**Rows from a spatial reasoning dataset**.
**********

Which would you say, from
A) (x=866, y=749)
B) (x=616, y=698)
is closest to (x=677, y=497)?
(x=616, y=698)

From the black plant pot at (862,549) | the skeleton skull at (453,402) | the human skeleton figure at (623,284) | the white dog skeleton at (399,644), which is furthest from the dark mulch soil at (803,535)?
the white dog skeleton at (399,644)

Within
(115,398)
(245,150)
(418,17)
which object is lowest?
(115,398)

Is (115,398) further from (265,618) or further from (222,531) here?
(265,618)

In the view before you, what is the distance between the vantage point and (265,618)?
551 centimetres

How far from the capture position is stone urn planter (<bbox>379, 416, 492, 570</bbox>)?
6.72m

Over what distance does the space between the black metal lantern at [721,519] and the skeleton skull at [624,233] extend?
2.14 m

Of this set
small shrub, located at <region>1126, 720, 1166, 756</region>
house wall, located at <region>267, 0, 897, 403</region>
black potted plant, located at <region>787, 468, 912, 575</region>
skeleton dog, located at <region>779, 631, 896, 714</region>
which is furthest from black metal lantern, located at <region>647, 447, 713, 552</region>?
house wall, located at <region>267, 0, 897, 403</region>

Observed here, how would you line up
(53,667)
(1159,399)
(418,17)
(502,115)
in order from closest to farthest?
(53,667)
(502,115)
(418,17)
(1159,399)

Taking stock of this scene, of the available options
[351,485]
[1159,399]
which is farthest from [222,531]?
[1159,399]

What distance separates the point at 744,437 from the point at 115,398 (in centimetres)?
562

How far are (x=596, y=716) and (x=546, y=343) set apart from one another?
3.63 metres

**********

**PROBLEM STATEMENT**. Return the lines above exactly as they appear.

**SOLUTION FOR THIS TASK**.
Which would you say, from
A) (x=866, y=749)
B) (x=616, y=698)
is closest to (x=677, y=497)?
(x=616, y=698)

From the black plant pot at (862,549) | the skeleton skull at (453,402) | the human skeleton figure at (623,284) | the white dog skeleton at (399,644), which is furthest from the dark mulch soil at (803,535)?
the white dog skeleton at (399,644)

Within
(115,398)
(245,150)
(418,17)
which object is lowest?
(115,398)

Is (115,398) further from (265,618) or further from (222,531) here?
(265,618)

In the view before you, what is the distance between the vantage point and (265,618)?
551 centimetres

How far from the capture position is stone urn planter (<bbox>379, 416, 492, 570</bbox>)?
6.72m

Over what distance does the space between the black metal lantern at [721,519] and the skeleton skull at [624,233] extend?
2.14 m

Of this set
small shrub, located at <region>1126, 720, 1166, 756</region>
house wall, located at <region>267, 0, 897, 403</region>
black potted plant, located at <region>787, 468, 912, 575</region>
skeleton dog, located at <region>779, 631, 896, 714</region>
which is furthest from black metal lantern, located at <region>647, 447, 713, 552</region>?
house wall, located at <region>267, 0, 897, 403</region>

Observed here, how would you line up
(53,667)
(1159,399)
(418,17)
(502,115)
in order from closest to farthest?
(53,667)
(502,115)
(418,17)
(1159,399)

Taking stock of this scene, of the available options
[351,485]
[1159,399]
which is farthest from [222,531]?
[1159,399]

What distance separates the point at 744,437 from the point at 115,398 (in centimetres)?
562

How far are (x=596, y=716) and (x=546, y=343) set apart from one another?
3.63 metres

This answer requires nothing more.